--- Given data Enclosed Below ---
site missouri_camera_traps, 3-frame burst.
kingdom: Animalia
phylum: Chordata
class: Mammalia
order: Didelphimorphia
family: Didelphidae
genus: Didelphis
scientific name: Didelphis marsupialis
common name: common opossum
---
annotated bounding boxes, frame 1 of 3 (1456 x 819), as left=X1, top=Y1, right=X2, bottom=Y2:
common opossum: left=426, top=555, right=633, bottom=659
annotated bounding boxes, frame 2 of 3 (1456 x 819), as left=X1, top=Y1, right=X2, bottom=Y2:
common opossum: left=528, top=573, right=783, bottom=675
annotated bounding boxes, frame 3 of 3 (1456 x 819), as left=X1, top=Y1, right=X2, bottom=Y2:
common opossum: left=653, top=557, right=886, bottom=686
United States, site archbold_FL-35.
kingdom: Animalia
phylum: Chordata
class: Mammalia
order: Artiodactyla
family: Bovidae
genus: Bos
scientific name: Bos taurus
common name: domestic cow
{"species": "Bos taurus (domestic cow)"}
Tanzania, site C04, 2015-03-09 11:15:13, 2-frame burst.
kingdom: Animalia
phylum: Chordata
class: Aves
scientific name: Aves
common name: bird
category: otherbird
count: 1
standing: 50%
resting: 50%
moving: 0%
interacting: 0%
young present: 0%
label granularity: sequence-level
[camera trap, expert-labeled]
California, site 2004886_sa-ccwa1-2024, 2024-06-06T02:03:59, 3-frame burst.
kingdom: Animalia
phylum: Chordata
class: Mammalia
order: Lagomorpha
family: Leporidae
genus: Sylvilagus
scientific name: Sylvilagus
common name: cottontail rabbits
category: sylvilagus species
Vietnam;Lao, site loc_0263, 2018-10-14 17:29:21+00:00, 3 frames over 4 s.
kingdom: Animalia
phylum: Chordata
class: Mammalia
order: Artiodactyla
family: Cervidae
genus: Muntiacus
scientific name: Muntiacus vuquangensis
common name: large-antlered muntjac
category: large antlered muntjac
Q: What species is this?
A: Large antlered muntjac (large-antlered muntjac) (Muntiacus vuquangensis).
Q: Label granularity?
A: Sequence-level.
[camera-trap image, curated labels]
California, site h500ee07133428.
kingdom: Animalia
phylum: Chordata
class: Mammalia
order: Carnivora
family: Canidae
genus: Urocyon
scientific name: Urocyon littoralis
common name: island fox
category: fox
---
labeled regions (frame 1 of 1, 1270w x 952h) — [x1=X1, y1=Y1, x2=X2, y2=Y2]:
--- End of Enclosed Given data ---
Task prompt> What you write should match, character for character, the lines from the one with "family: Canidae" to the end of the data, both included.

Response for this exercise>
family: Canidae
genus: Urocyon
scientific name: Urocyon littoralis
common name: island fox
category: fox
---
labeled regions (frame 1 of 1, 1270w x 952h) — [x1=X1, y1=Y1, x2=X2, y2=Y2]:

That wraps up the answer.